**Short descriptive text snippets**

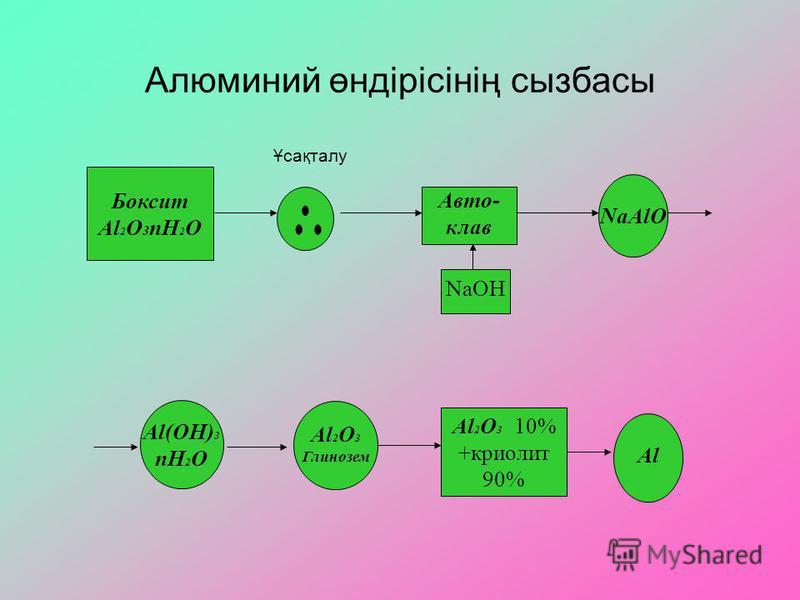 Алюминий өндірісінің сызбасы Боксит Al 2 O 3 nH 2 O Ұсақталу Авто- клав NaOH NaAlO Al(OH) 3 nH 2 O Al 2 O 3 Глинозем Al 2 O 3 10% +криолит 90% Al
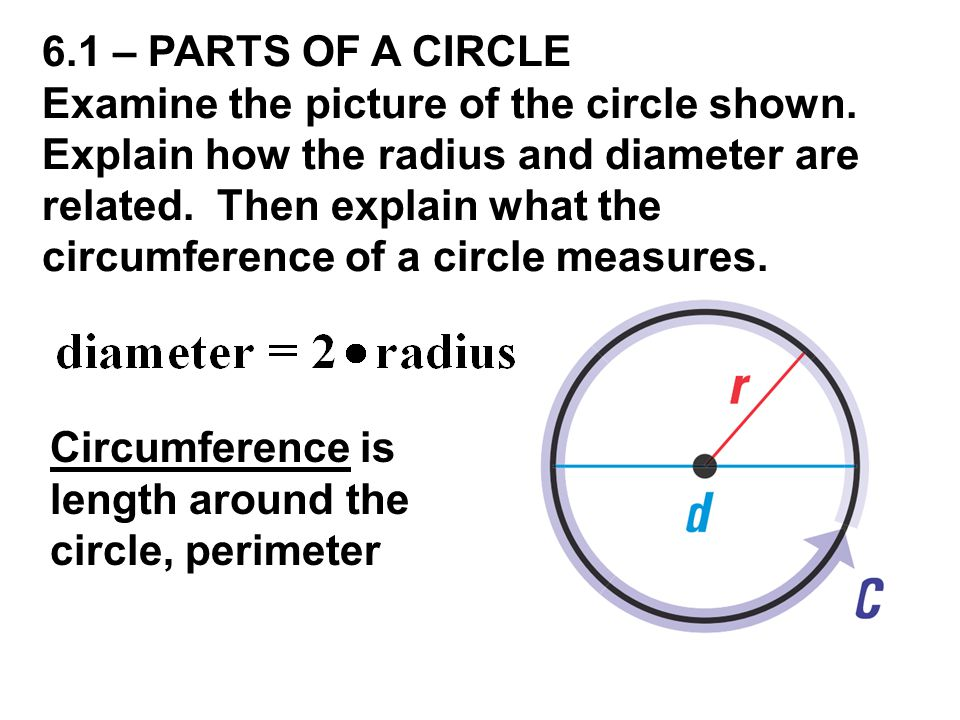 6.1 – PARTS OF A CIRCLE Examine the picture of the circle shown. Explain how the radius and diameter are related. Then explain what the circumference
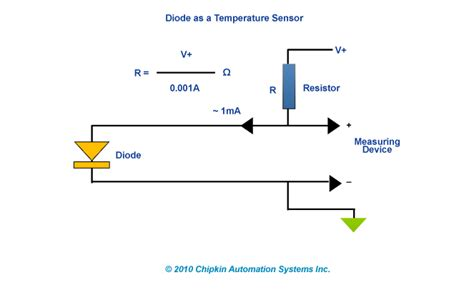 diode as thermal sensor semiconductor temperature sensors automationwiki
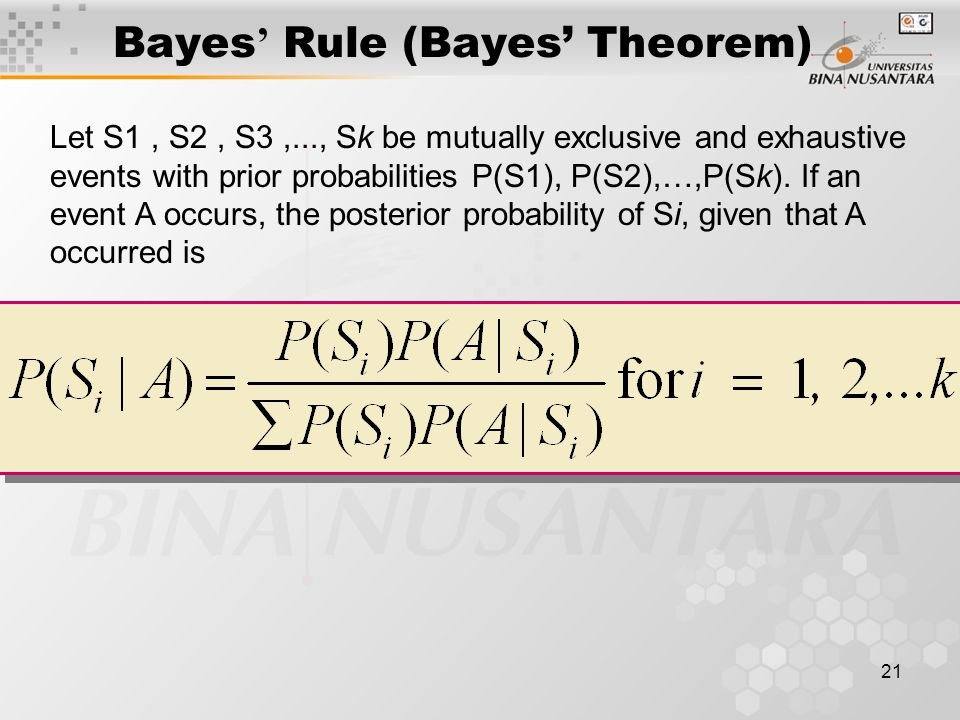 Bayes' Rule (Bayes' Theorem)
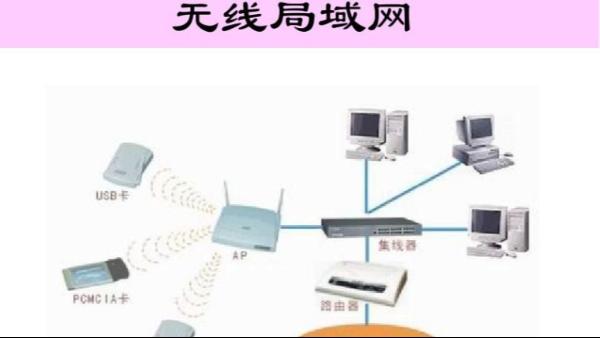网络工程中的无线局域网是什么?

**BRIEF**
Every line above goes into your copy exactly; no images go in.

**SOLUTION TO THIS EXERCISE**
 Алюминий өндірісінің сызбасы Боксит Al 2 O 3 nH 2 O Ұсақталу Авто- клав NaOH NaAlO Al(OH) 3 nH 2 O Al 2 O 3 Глинозем Al 2 O 3 10% +криолит 90% Al
 6.1 – PARTS OF A CIRCLE Examine the picture of the circle shown. Explain how the radius and diameter are related. Then explain what the circumference
 diode as thermal sensor semiconductor temperature sensors automationwiki
 Bayes' Rule (Bayes' Theorem)
网络工程中的无线局域网是什么?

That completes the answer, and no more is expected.